In order to support textile and fashion companies in fulfilling their social, ecological and ethical responsibilities along their supply chains, retail and industry are for the first time issuing a joint Code of Conduct for responsible corporate behaviour in the sectors of the German textile and fashion industry. The Code of Conduct of the German textile and fashion industry is based on internationally established benchmarks and covers the principles and standards of conduct relevant to these sectors. Conceived of as a voluntary commitment, it can be used by all companies in the sector, regardless of whether they are manufacturers, retailers or service providers.
The Spanish fashion group Mango recently announced that it is investing in the Spanish textile recycling project Recovo, an online platform that resells textile scraps. As part of this cooperation, Mango will support the start-up in scaling its business model and act as a mentor and advisor.
But a lot is happening on Mango’s own doorstep, too. For example, the premium fashion label Muntagnard from the Grisons Alps produces sustainable textile innovations for the circular economy, and does so in a fundamentally different way. A big focus is on transparency and knowledge transfer. Consumers are meant to be provided with a basis for decision-making and additional information on which areas are considered relevant for producing sustainable textiles.
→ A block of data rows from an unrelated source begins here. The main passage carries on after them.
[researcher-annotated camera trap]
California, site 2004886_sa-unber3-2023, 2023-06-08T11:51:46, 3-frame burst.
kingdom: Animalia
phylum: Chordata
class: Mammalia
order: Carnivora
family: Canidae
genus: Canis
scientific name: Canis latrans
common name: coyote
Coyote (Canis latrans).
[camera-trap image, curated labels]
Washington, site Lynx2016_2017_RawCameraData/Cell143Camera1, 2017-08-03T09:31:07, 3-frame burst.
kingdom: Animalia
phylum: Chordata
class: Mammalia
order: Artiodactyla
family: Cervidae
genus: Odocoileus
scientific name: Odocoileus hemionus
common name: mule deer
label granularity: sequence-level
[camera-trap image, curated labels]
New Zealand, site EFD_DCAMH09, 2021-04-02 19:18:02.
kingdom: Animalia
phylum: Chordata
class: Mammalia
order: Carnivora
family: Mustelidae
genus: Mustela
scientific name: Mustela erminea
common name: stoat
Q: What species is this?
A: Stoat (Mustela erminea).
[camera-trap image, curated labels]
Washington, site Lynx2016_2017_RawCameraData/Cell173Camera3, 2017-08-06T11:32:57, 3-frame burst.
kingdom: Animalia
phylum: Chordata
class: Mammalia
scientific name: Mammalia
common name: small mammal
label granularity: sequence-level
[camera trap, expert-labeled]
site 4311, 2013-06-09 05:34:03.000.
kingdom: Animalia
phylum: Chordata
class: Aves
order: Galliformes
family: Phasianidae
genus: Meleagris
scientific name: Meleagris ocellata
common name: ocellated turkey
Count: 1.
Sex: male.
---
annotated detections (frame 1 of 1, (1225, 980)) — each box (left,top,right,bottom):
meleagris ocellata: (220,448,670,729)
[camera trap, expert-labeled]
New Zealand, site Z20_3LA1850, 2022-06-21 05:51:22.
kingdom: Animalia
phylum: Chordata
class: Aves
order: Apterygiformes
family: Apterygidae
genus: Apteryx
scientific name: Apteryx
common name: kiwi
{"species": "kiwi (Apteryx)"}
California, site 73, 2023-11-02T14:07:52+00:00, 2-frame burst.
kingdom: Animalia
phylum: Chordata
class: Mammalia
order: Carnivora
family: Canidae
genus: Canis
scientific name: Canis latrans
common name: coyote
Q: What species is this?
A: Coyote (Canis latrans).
Companies that do not take their responsibility seriously or engage in greenwashing are rightly punished. The trade magazine Textilwirtschaft recently reported that chain stores H&M and Decathlon were reprimanded for misleading sustainability communication in their Dutch online shops. “An investigation by the local competition and consumer protection authority had classified individual claims as unclear and not sufficiently substantiated. Both companies agreed to improve their information and pay ‘as compensation for their insufficient information’ €500,000 and €400,000 respectively to sustainable projects.”
In times of high inflation, looming recessions and record energy prices, everyone is major big challenges. Survival is currently the top priority for many retailers. In the medium term, however, only those who adapt to the general conditions will make it. The textile industry is one of the biggest CO₂ polluters – a rethink is needed. Four billion tonnes of CO₂ per year – that’s how high the emissions of the global textile industry are. That is more than that of international air and sea traffic combined. The pandemic years have shown us that crises can turn into opportunities that unleash a great deal of creativity and innovation. I am firmly convinced that retail, together with consumers, can create a new mindset that will lead us to a healthy and liveable future.